Kızıl Bayrak / Bursa


Meha işçileri patronu camide yakaladı

Meha işçileri hak alma mücadelelerini farklı eylemlerle sürdürüyorlar. 3 Nisan günü Meha patronu Habib Kuruahmet’in oturduğu mahalleye giden Meha işçileri burada bildiri dağıtımı gerçekleştirdiler.

117 işçinin emeğini nasıl çaldığını anlatan 500 adet bildiri Kuruahmet’in evinin çevresinde oturan esnafa, kapı komşularına dağıtıldı. Ardından Cuma namazı çıkışı Kuruahmet’in evinin yakınındaki cami önüne gidilerek namazdan çıkanlara dağıtım yapıldı. Konuşmalar eşliğinde yapılan dağıtımda Habib Kuruahmet’in emek hırsızı olduğu vurgulandı.

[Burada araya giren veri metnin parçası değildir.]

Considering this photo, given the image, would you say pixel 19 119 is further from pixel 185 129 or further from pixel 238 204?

Cami çıkışı Meha işçilerini fark eden Kuruahmet, cami dışına çıkmaya cesaret edemedi. Hemen telefonuna sarılarak bir yerleri aramaya başlayan Kuruahmet, işçilerin kendisini teşhir etmesi üzerine caminin üst katına çıktı.

Yapılan teşhir konuşmalarının ardından Meha işçileri toplu olarak cami önünden ayrıldılar.

Kızıl Bayrak  / GOP


Asil Çelik’te eylem

Asil Çelik işçileri grevlerinin 67. günü olan 8 Nisan’da fabrika önünde eylemdeydiler. Sabah fabrika önünde toplanan işçiler adına açıklama yapan Birleşik Metal-İş Bursa Şube Sekreteri Erol Bektaş, Asil Çelik patronunun, 2828 sayılı Grev ve Lokavt kararlarına rağmen yatırımları arttırarak taşeron işçi çalıştırdığını vurguladı.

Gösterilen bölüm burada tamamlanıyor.